Extended Data Fig. 2 Expression of Prkar1 and Prkar2 mutants increased sleep.
(a) Schematic diagram of AAV-based PKA regulatory subunit expression. Gly to Asp mutation in the regulatory subunits used in this study blocks the binding of cAMP to the protein, resulting in continued inhibition of the catalytic subunits in the presence of cAMP. (b, c) Sleep/wake parameters (b) and sleep profiles (c) of mice expressing Prkar1a (WT) and its dominant-negative mutant (G325D) under the hSyn1 promoter, averaging over six days. (d, e) Sleep/wake parameters (d) and sleep profiles (e) of mice expressing Prkar1b WT and its dominant-negative mutant (G325D) under the hSyn1 promoter, averaging over six days. (f, g) Sleep/wake parameters (f) and sleep profiles (g) of mice expressing Prkar2a WT and its dominant-negative mutant (G335D) under the hSyn1 promoter, averaging over six days. (h, i) Sleep/wake parameters (h) and sleep profiles (i) of mice expressing Prkar2b WT and its dominant-negative mutant (G349D).
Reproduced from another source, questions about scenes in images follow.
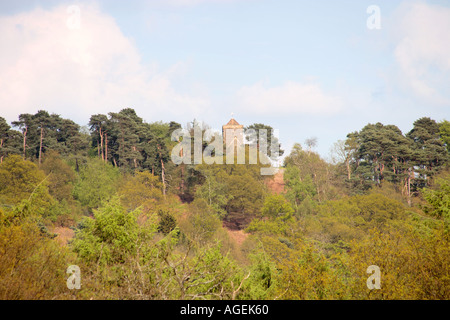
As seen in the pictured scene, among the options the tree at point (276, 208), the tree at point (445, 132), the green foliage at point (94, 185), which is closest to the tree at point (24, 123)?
the green foliage at point (94, 185)

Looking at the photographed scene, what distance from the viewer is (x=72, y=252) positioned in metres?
16.0

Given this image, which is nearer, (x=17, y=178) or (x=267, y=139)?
(x=17, y=178)

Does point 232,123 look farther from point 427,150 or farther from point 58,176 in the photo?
point 58,176

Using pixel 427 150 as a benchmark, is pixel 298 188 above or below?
below

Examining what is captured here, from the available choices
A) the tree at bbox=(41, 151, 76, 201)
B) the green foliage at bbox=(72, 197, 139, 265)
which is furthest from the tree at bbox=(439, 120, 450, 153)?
the green foliage at bbox=(72, 197, 139, 265)

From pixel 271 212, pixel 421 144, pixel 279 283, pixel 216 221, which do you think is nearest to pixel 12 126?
pixel 216 221

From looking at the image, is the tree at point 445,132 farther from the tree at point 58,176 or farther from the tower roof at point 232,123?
the tree at point 58,176

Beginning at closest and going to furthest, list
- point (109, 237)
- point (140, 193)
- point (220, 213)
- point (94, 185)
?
1. point (109, 237)
2. point (140, 193)
3. point (94, 185)
4. point (220, 213)

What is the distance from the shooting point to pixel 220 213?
181 ft

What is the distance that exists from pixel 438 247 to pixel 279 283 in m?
6.05

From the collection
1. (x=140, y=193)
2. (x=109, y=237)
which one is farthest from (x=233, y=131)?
(x=109, y=237)

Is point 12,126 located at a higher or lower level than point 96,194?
higher
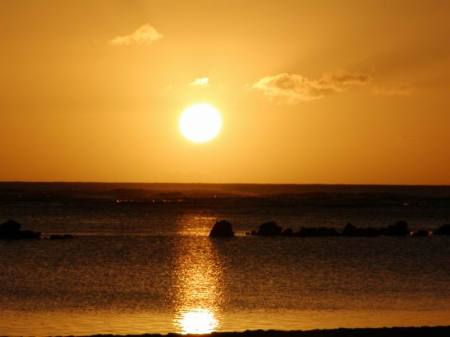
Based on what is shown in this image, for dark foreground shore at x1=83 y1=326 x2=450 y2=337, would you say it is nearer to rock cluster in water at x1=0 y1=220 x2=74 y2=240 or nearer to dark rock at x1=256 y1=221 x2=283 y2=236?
rock cluster in water at x1=0 y1=220 x2=74 y2=240

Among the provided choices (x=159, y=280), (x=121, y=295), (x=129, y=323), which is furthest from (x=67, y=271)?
(x=129, y=323)

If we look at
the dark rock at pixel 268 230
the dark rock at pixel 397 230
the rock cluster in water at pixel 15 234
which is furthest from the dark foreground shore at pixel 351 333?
the dark rock at pixel 397 230

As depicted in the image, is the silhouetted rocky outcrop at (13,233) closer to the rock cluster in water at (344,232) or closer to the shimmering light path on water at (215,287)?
the shimmering light path on water at (215,287)

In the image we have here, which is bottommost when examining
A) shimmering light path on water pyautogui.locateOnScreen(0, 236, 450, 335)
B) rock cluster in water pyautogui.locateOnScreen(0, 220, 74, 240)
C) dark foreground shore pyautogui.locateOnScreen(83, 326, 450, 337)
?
dark foreground shore pyautogui.locateOnScreen(83, 326, 450, 337)

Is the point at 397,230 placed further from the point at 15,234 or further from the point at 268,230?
the point at 15,234

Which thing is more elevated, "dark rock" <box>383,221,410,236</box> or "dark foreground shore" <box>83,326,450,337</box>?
"dark rock" <box>383,221,410,236</box>

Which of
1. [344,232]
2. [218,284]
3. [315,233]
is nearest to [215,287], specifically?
[218,284]

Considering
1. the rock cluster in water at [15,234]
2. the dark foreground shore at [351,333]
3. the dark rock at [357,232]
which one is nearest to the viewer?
the dark foreground shore at [351,333]

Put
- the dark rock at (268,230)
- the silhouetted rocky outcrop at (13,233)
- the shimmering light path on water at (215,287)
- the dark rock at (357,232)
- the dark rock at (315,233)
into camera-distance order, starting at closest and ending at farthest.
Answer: the shimmering light path on water at (215,287)
the silhouetted rocky outcrop at (13,233)
the dark rock at (268,230)
the dark rock at (315,233)
the dark rock at (357,232)

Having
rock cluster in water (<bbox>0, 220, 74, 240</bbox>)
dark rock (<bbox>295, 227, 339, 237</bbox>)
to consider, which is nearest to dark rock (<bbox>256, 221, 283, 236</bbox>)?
dark rock (<bbox>295, 227, 339, 237</bbox>)

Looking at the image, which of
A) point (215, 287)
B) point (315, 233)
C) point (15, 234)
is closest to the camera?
point (215, 287)

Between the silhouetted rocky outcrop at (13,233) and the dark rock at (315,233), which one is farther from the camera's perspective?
the dark rock at (315,233)

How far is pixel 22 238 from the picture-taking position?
252 ft

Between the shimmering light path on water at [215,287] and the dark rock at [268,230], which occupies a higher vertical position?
the dark rock at [268,230]
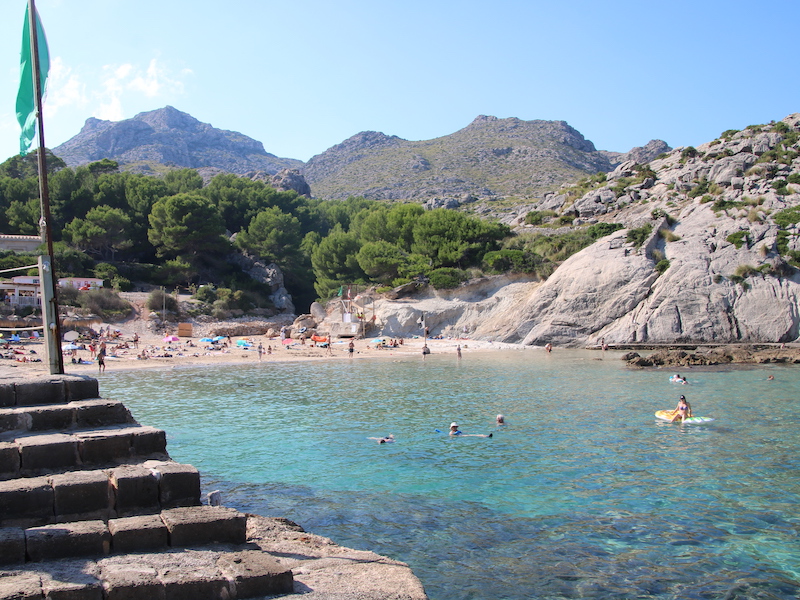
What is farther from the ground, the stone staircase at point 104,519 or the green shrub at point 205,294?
the green shrub at point 205,294

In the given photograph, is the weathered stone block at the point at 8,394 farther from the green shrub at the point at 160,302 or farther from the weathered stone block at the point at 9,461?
the green shrub at the point at 160,302

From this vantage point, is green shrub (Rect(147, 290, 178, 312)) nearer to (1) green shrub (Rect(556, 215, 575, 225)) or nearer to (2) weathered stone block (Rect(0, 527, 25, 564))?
(1) green shrub (Rect(556, 215, 575, 225))

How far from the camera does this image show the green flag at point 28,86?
28.1ft

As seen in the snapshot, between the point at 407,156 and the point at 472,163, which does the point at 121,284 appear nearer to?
the point at 472,163

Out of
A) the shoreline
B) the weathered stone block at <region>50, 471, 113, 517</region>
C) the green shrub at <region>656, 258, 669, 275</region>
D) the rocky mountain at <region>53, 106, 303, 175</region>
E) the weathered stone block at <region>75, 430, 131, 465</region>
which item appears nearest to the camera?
the weathered stone block at <region>50, 471, 113, 517</region>

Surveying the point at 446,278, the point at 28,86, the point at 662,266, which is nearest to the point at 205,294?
the point at 446,278

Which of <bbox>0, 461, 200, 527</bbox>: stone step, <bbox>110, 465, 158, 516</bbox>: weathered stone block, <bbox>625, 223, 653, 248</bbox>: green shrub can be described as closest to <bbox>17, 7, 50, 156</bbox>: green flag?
<bbox>0, 461, 200, 527</bbox>: stone step

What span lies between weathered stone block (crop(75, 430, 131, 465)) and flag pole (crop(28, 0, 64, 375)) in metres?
1.89

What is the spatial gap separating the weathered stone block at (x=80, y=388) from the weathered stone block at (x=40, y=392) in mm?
64

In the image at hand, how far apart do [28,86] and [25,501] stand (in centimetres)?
594

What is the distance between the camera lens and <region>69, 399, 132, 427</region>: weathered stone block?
23.5 ft

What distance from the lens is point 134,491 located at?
20.0 feet

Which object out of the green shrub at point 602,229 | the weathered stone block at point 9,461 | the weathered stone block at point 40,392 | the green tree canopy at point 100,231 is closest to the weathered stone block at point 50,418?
the weathered stone block at point 40,392

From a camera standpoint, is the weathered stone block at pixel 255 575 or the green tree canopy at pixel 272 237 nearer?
the weathered stone block at pixel 255 575
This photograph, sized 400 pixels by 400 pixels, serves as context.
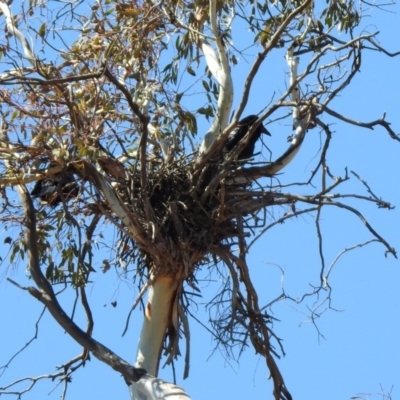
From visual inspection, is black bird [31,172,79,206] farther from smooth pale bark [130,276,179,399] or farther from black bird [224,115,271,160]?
black bird [224,115,271,160]

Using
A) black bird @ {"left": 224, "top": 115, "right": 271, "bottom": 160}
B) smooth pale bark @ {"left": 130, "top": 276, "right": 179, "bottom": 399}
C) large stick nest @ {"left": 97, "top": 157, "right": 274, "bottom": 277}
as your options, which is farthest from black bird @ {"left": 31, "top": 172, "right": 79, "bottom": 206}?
black bird @ {"left": 224, "top": 115, "right": 271, "bottom": 160}

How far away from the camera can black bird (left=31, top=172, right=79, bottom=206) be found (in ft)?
23.6

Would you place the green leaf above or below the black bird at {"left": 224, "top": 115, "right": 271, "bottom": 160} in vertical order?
above

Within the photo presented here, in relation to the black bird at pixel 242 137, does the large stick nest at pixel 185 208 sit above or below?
below

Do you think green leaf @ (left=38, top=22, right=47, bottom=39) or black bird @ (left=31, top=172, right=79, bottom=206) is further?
green leaf @ (left=38, top=22, right=47, bottom=39)

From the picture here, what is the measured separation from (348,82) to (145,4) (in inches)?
77.1

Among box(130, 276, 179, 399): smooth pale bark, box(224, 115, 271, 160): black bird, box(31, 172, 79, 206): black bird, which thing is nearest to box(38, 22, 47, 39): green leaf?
box(31, 172, 79, 206): black bird

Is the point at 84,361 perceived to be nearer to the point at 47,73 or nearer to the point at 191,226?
the point at 191,226

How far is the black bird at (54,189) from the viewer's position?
7.20m

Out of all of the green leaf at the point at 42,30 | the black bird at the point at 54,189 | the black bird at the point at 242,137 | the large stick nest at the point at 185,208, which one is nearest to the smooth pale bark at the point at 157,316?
the large stick nest at the point at 185,208

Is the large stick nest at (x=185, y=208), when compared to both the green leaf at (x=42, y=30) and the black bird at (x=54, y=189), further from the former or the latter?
the green leaf at (x=42, y=30)

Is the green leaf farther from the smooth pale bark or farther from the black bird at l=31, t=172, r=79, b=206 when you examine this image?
the smooth pale bark

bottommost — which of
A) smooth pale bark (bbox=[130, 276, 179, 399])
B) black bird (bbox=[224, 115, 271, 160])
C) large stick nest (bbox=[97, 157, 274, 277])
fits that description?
smooth pale bark (bbox=[130, 276, 179, 399])

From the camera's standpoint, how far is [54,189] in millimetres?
7359
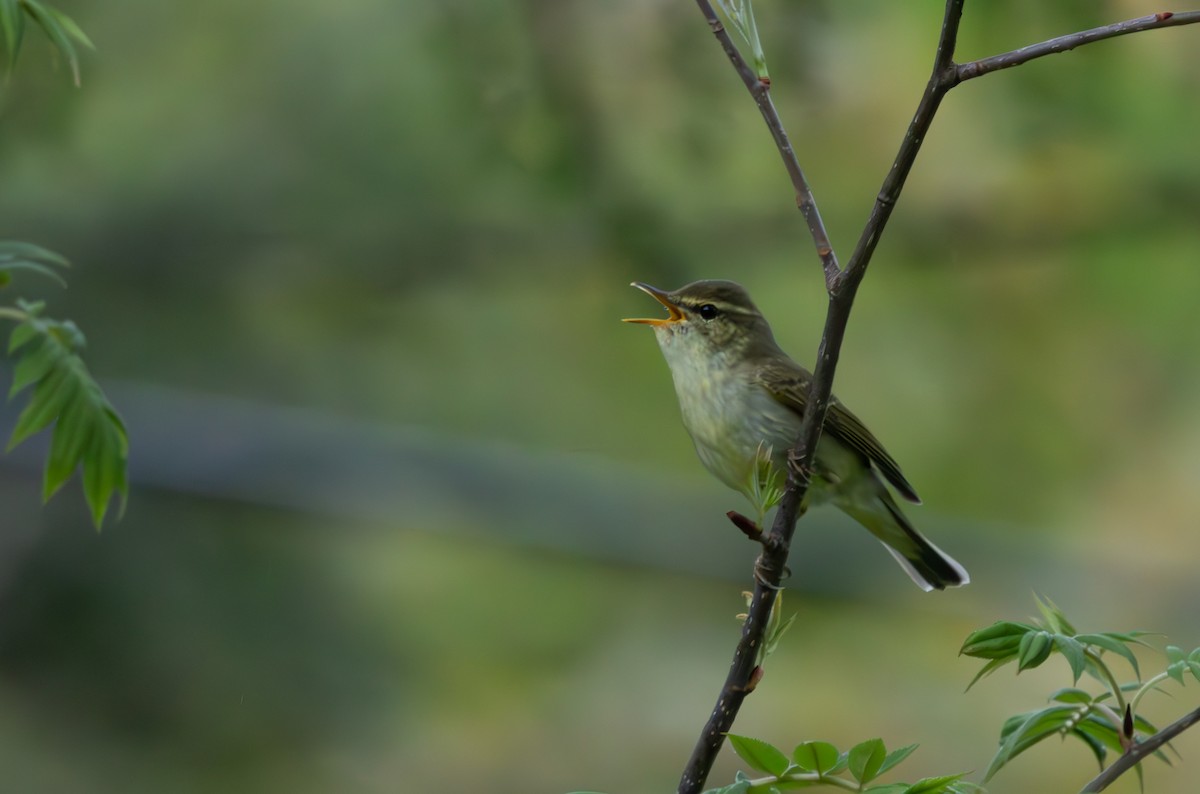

The dosage of the AAVs was 4 × 1011 vg per mouse. The number of mice used in the analysis has been depicted as (n). Data are mean ± s.d., while shaded areas in the line plots represent mean ± s.e.m. The sample sizes for each experiment, the statistical methods used, and the statistical significance are summarized in SI Table 2. *p < 0.05, **p < 0.01, ***p < 0.001. AAV: adeno-associated virus; hSyn1: human synapsin 1; ZT: zeitgeber time; WT: wild-type.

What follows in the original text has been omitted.